Thursday, September 20, 2012

Keystone being built, in Arkansas!

The Keystone XL proposed route. Arkansas is to the
right of Oklahoma.
Today I learned the Keystone XL pipeline is already being built! Unfortunately, it's in Arkansas. Welspun Tubular has made about 800 km of pipe for the line in Little Rock. If it can't clear the backlog it says it will start laying off workers.  

Wednesday, September 19, 2012

American vets to work in oil sands

I know what you're thinking because I was thinking the same; how many vets do they need up in Fort McMurray? Don't they mostly just scare animals away or drown them in tailings ponds?

Turns out they mean military veterans. No numbers are given, but it looks like an American veterans job-placement service called VetJobs has talked about placing people in Alberta industries with the help of the city of Edmonton and gotten a lot of interest from veterans in return. They claim many US veterans could help fill Alberta's labour shortage for skilled workers, or at least workers willing to learn to become skilled. In the words of Ted Daywalt, president of VetJobs, there is "no language barrier, it’s not like living in the arctic circle and there are similar Conservative values in Alberta". "It’s an ideal situation for veterans!!! *<:)" [ed: punctuation and party-hat emoticon my own] This is a clear demonstration that he understands we don't speak French or live in igloos (at least some of the year), and while he may be disappointed to learn of the area's lackluster bible thumping, maybe the veterans will be more amenable to some of the local institutions' "Conservative values".

Overall, it looks like the Atlantan is serious about sending some vets up to the Mac!

Osum gets approval for Taiga project near Cold Lake

Taiga cross section stolen from the Osum website.
Osum Oil Sands Corp. (my personal favourite oil sand company name) has received authorization from the ERCB to build its Taiga project 25km north of Cold Lake. The plan is for a 35,000 barrel per day SAGD project, the first 10,000 barrel per day phase of which will supposedly startup in 2013.

Osum is a private company with a bunch of deep pocketed partners, including Warburg Pincus, Blackstone Capital Partners, Camcor Partners Inc., Kern Partners, Goldman Sachs and the Singaporean and South Korean sovereign wealth funds. Perhaps its most attractive assets are the Grossmont carbonates it owns with Laracina, which contain a massive amount of bitumen but have yet to be effectively extracted. Taiga is clastic, not carbonates, and so is a much more conventional oil sands project, to the degree that any oil sand project can be conventional. Osum also has a pretty slick website that moves and bounces and stuff.

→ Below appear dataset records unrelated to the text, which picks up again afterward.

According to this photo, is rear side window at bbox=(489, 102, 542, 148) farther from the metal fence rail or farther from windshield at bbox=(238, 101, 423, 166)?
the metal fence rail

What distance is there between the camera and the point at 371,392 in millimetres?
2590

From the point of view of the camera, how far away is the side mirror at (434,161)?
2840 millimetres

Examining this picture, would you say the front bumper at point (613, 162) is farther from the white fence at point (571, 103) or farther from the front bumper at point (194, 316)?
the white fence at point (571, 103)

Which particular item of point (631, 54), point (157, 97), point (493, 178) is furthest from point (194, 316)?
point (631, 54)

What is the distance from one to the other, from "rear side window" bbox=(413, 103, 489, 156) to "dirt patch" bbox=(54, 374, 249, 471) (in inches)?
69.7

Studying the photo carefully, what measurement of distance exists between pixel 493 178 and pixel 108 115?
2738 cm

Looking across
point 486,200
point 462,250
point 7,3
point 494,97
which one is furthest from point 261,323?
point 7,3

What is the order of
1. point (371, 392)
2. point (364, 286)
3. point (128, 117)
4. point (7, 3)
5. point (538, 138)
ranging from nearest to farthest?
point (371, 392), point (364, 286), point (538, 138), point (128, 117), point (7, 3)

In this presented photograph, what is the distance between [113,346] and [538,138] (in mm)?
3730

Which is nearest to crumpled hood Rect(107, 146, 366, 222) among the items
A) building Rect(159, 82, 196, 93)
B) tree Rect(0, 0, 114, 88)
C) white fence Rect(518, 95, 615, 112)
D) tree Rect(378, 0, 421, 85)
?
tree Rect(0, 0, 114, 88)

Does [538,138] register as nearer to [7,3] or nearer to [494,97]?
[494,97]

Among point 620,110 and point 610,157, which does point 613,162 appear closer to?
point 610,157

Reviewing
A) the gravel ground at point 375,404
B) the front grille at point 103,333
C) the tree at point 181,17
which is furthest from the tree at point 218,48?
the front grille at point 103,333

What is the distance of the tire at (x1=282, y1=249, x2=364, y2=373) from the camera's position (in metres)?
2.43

Sunday, September 02, 2012

Kuwait Petroleum may invest $4 billion in oil sands

A map showing Athabasca's oil sands properties,
including Birch and Hangingstone.
Map from Athabasca's website.
It looks like Kuwait Petroleum, Kuwait's state owned oil company, is close to signing a deal with Athabasca Oil Corporation (formally Athabasca Oil Sands Corporation). The deal would be for a $4 billion joint venture on Athabasca's Hangingstone and Birch properties. The companies have apparently signed a letter of intent on the matter. 

This seems like a lot of money for properties with unproven production, especially since Athabasca itself seemed to think of them as second string properties after Dover and MacKay. That said, without knowing what percentage this $4 billion would buy it's hard to comment on how reasonable the deal is.